You'll know when it finished running when you see the following:

"hello-nlp-solr_1  | INFO:uvicorn.error:Uvicorn running on http://0.0.0.0:5050 (Press CTRL+C to quit)"

Now run the example example/solr-index-bulk.sh script files to index example content (this will take a little while)!

You can then access the Admin UI and API docs at http://localhost:5050 ...check that out and browse around a little while.

Now, open the pipeline-solr.json file. This is your pipeline, we will explain how this all works next.

Docker for Elasticsearch

Open your configuration file docker-elasticsearch.conf, and configure to connectivity to your running Elasticsearch cluster.

Then build and run the container (will take a little while the first time, but starts up more quickly afterwards):

./docker-elasticsearch.sh

You'll know when it finished running when you see the following:

"hello-nlp-elasticsearch_1  | INFO:uvicorn.error:Uvicorn running on http://0.0.0.0:5055 (Press CTRL+C to quit)"

Now run the example example/elastic-index-bulk.sh script files to index example content (this will take a little while)!

You can then access the Admin UI and API docs at http://localhost:5055 ...check that out and browse around a little while.

Now, open the pipeline-elasticsearch.json file.
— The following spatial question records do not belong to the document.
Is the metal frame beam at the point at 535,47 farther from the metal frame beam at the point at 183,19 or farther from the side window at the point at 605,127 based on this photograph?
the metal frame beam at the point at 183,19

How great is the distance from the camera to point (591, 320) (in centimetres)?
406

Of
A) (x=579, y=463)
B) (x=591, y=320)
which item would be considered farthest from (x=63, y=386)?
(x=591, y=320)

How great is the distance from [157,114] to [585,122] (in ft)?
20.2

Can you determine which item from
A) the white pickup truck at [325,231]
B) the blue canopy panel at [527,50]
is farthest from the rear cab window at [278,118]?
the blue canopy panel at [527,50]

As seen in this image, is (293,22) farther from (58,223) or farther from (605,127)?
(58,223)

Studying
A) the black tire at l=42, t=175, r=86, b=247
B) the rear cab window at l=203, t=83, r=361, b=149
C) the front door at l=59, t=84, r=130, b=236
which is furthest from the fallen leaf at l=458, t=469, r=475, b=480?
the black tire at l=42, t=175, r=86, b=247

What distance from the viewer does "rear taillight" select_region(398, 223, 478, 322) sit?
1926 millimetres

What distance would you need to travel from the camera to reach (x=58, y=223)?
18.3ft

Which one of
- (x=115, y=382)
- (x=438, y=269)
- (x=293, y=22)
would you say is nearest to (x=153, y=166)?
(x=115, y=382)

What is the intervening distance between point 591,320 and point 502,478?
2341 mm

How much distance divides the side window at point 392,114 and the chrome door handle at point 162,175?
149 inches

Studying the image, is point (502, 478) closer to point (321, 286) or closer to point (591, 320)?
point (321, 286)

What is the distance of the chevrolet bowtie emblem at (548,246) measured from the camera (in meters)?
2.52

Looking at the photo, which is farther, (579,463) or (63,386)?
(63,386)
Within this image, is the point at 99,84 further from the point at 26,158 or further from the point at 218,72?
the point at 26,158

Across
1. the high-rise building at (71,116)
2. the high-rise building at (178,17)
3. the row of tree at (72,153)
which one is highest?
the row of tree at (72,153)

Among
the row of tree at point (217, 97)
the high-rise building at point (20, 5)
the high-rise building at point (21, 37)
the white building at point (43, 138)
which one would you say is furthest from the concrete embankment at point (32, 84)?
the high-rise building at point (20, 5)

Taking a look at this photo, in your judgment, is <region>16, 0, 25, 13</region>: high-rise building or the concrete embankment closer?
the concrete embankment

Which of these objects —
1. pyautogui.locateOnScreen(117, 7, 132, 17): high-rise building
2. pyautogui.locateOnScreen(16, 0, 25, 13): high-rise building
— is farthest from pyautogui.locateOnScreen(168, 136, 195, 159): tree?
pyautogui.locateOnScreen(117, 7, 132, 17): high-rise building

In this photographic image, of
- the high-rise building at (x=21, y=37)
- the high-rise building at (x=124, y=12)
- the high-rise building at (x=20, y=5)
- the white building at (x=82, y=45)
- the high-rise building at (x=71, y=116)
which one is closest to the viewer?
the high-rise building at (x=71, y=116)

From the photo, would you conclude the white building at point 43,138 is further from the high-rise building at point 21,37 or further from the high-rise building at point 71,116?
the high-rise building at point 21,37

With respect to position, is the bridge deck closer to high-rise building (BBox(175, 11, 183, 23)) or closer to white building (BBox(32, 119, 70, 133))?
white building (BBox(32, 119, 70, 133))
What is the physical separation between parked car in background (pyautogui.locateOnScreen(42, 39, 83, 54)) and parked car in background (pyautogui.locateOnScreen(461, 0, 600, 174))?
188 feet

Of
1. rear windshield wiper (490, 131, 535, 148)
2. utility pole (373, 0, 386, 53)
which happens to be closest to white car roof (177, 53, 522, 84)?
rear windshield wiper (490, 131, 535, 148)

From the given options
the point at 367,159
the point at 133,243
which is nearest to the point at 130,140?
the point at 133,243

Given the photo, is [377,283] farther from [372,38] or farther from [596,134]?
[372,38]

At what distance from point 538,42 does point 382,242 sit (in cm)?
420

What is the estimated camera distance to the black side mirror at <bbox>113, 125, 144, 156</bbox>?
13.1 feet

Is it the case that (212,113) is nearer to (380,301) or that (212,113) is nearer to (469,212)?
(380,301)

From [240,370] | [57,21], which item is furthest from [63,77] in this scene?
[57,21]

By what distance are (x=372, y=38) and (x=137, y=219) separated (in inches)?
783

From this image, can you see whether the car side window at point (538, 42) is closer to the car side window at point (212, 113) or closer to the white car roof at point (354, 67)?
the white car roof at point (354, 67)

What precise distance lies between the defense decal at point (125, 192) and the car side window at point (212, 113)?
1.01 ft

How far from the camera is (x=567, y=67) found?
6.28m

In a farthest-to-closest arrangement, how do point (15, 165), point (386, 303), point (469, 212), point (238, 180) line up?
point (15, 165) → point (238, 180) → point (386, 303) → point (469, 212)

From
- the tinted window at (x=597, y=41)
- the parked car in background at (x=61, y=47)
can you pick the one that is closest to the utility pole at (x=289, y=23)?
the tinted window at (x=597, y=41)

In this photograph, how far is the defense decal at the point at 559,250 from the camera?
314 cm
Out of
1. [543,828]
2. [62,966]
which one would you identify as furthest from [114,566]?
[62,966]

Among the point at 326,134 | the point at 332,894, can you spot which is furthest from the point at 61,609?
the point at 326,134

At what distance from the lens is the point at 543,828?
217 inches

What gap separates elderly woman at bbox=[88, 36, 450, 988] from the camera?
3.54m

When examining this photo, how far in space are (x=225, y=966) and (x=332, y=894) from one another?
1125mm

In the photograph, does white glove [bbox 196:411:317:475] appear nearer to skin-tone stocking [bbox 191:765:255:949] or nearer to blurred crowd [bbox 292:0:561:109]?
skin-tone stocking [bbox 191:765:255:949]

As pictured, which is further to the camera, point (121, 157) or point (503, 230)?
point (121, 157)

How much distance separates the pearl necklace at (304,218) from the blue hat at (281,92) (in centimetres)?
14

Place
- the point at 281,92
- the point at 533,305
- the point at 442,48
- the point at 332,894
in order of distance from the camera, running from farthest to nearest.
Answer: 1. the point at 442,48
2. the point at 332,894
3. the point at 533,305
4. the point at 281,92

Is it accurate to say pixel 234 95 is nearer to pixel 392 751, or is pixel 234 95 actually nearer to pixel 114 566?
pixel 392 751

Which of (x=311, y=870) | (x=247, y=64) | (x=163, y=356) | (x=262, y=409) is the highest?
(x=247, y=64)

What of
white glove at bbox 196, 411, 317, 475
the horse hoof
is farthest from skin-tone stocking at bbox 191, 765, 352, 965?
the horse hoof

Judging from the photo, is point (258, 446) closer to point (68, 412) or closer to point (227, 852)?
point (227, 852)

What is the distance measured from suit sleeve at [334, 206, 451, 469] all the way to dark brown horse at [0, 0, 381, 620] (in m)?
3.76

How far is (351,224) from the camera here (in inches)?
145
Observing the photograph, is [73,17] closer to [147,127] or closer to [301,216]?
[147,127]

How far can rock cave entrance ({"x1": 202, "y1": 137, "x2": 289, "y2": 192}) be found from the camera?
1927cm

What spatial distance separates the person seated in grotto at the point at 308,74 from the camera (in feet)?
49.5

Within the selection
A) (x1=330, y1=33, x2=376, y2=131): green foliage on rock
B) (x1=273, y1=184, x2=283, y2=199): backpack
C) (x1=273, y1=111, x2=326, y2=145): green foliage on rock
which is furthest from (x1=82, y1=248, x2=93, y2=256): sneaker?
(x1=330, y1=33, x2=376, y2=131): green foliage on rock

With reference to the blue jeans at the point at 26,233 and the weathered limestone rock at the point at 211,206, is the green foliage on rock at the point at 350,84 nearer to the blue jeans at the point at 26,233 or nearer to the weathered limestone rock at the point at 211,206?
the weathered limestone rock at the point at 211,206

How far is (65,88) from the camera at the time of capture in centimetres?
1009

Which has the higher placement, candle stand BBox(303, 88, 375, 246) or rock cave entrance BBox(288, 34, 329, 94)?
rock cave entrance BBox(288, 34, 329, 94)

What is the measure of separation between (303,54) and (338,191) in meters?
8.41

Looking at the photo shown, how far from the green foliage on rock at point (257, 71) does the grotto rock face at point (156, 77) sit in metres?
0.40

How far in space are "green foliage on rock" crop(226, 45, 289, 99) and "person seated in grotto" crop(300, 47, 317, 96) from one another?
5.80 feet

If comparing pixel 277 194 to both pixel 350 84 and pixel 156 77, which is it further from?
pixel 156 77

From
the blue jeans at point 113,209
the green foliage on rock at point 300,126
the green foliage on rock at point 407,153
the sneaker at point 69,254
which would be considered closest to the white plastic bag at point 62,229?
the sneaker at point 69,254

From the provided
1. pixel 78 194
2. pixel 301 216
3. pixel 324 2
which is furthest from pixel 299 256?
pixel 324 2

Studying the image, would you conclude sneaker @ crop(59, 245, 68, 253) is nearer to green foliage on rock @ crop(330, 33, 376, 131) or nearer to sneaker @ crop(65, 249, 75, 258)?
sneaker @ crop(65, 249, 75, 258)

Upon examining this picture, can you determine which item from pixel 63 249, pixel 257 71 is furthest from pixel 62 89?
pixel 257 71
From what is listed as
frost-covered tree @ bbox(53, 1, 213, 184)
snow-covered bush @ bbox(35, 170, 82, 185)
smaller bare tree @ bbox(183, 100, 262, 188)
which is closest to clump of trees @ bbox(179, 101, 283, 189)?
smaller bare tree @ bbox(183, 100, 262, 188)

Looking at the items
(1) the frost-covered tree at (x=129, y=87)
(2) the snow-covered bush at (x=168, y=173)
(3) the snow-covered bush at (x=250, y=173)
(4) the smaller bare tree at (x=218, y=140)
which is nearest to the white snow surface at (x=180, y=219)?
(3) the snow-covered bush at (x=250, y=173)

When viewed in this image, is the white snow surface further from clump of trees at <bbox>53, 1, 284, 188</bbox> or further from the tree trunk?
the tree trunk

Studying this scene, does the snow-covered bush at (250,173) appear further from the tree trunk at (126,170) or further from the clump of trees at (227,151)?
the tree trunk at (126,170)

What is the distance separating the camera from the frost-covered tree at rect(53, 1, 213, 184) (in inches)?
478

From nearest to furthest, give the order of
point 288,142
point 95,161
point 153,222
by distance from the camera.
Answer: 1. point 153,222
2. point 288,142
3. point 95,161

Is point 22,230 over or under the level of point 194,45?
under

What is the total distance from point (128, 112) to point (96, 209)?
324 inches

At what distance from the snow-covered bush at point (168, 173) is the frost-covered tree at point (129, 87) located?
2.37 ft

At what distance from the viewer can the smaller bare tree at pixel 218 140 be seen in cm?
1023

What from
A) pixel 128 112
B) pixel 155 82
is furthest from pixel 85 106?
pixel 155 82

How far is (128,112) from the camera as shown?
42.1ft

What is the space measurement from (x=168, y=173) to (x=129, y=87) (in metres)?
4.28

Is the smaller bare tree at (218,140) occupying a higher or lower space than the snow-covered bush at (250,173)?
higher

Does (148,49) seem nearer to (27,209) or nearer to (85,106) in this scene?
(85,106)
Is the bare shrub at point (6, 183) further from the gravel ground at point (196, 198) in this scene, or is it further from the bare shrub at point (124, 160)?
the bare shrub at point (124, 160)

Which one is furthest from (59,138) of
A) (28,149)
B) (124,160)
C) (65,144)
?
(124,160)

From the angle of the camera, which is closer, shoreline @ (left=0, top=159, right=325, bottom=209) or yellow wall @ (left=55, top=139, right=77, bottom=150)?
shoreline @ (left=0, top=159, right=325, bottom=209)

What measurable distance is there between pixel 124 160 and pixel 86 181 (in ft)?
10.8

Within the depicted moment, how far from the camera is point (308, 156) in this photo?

This is your pipeline, we will explain how this all works next.

Manual Installation

Install the dependencies (make sure you download the same model that you use in the pipeline configuration below!)

pip install -r requirements.txt
python -m spacy download 'en_core_web_lg'
python -m nltk.downloader wordnet

Check your configs

  • config.json
  • solr.conf (if you're using Solr)
  • elasticsearch.conf (if you're using Elasticsearch)

Then start either ./run-solr.sh or ./run-elasticsearch.sh

Now run the example example/solr-index-bulk.sh or example/elasticsearch-index-bulk.sh script files to index the blog example!

You can then access the Admin UI and API docs at http://localhost:5055 ...check that out and browse around a little while.

Now, open the pipeline-solr.json or pipeline-elasticsearch.json file. This is your pipeline, we will explain how this all works next.

Your New Enrichment Pipeline

It's easy to configure and use an analysis pipeline! If you've ever written one in Solr or Elasticsearch, you can pick it up in no time.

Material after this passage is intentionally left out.